Much has been written in the past few months on how to keep your brain sharp and avoid cognitive and memory declines due to aging, and especially how to lower the risk of dementia.
Many studies have shown the following to be beneficial to brain health: exercise (any exercise, including walking, is good), having friends and social networks to interact with, eating a lot of healthy foods (fruits, vegetables, whole grains, legumes (beans), seeds, nuts, and fish), having a purpose in life, using the computer, playing video games (action puzzle games such as Portal 2 and NeuroRacer, but according to one study - not Lumosity), participating in arts or crafts, and learning new skills - that is, try out and learn new things (a musical instrument, a new language, take a class, a new craft, etc), or even visit new places.
Many of these can be summarized as: feed your brain and body, and keep your brain and body active. Here is one recent study of aging, from Medical Xpress:
Instead of shrinking as expected, as part of the normal aging process, the memory center in the brains of seniors maintained their size and, in men, grew modestly after two years in a program that engaged them in meaningful and social activities, new Johns Hopkins Bloomberg School of Public Health-led research suggests. At the same time, those with larger increases in the brain's volume over two years also saw the greatest improvements on memory tests, showing a direct correlation between brain volume and the reversal of a type of cognitive decline linked to increased risk for Alzheimer's disease.

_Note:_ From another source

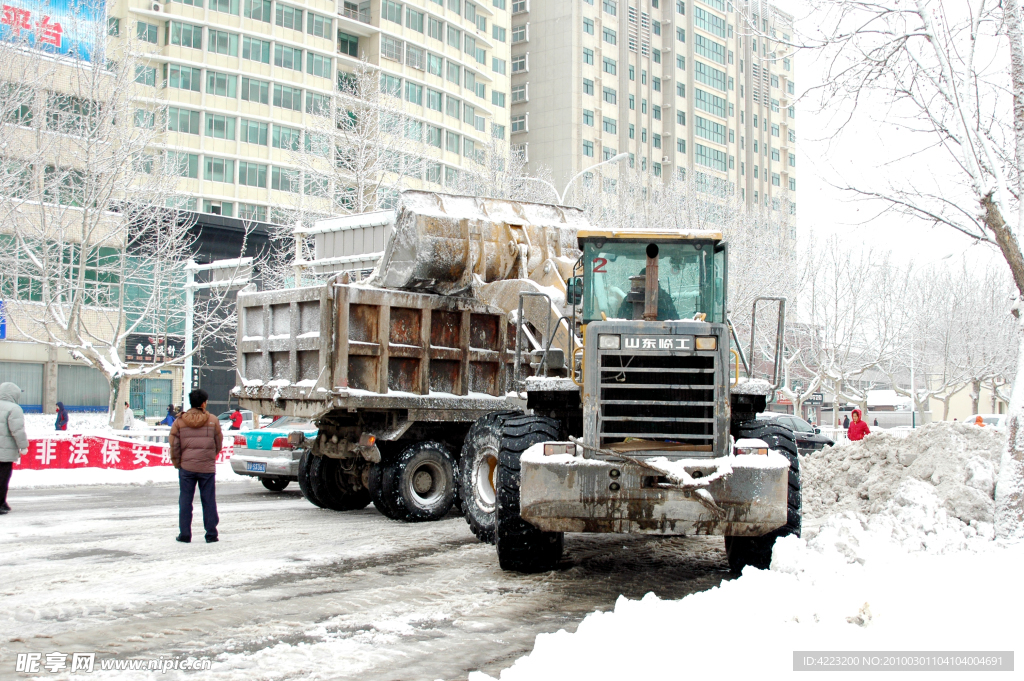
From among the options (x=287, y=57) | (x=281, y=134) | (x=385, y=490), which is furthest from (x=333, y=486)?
(x=287, y=57)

The research, published online in Alzheimer's & Dementia: The Journal of the Alzheimer's Association, studied participants in the Baltimore Experience Corps, a program that brings retired people into public schools to serve as mentors to young children, working with teachers to help them learn to read in understaffed school libraries."By helping others, participants are helping themselves in ways beyond just feeding their souls. They are helping their brains. The brain shrinks as part of aging, but with this program we appear to have stopped that shrinkage and are reversing part of the aging process."
For the study, Carlson and her colleagues randomized 111 men and women to either participate in the Experience Corps (58) or not (53).... The control arm of the study, those not involved in Experience Corps, exhibited age-related shrinkage in brain volumes. Typically, annual rates of atrophy in adults over age 65 range from .8 percent to two percent. The men who were enrolled in Experience Corps, however, showed a .7 percent to 1.6 percent increase in brain volumes over the course of two years.